TASK TO COMPLETE - Copy out every line of the rows from the line containing "How far from" through the end of the rows, inclusive, keeping all wording unchanged and offsetting each distance in the answers by adding 107.

Stored records
•••••
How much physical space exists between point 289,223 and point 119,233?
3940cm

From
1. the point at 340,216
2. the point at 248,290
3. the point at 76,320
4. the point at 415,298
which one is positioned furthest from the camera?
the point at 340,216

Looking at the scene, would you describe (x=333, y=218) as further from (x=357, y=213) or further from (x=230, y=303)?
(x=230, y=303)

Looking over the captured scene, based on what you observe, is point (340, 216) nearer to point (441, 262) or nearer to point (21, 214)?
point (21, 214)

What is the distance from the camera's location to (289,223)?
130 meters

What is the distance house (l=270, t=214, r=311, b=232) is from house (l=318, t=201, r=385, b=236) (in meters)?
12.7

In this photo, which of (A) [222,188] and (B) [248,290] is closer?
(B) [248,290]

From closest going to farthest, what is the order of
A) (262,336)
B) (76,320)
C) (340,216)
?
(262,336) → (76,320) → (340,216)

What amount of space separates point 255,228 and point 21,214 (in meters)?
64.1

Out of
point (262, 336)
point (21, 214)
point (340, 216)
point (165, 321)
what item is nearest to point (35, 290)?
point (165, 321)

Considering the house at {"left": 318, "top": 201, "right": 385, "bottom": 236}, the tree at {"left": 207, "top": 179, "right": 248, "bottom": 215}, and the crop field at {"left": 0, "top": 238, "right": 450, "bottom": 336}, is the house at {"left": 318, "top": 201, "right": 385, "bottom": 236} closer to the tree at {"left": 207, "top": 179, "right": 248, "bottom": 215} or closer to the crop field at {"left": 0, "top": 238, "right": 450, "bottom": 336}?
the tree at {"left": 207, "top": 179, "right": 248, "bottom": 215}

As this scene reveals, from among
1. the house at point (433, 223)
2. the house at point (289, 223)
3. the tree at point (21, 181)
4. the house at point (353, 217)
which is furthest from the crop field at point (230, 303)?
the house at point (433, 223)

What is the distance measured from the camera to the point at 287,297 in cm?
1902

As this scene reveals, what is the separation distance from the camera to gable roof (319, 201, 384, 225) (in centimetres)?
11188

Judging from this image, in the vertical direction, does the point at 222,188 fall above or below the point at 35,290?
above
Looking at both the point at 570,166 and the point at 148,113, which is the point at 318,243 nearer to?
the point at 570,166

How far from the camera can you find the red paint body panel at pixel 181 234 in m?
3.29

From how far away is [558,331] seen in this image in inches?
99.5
•••••
SOLUTION FOR THIS EXERCISE -
How far from the camera can you find the red paint body panel at pixel 181 234 in m?
110.29

From how far away is [558,331] seen in this image in inches?
206.5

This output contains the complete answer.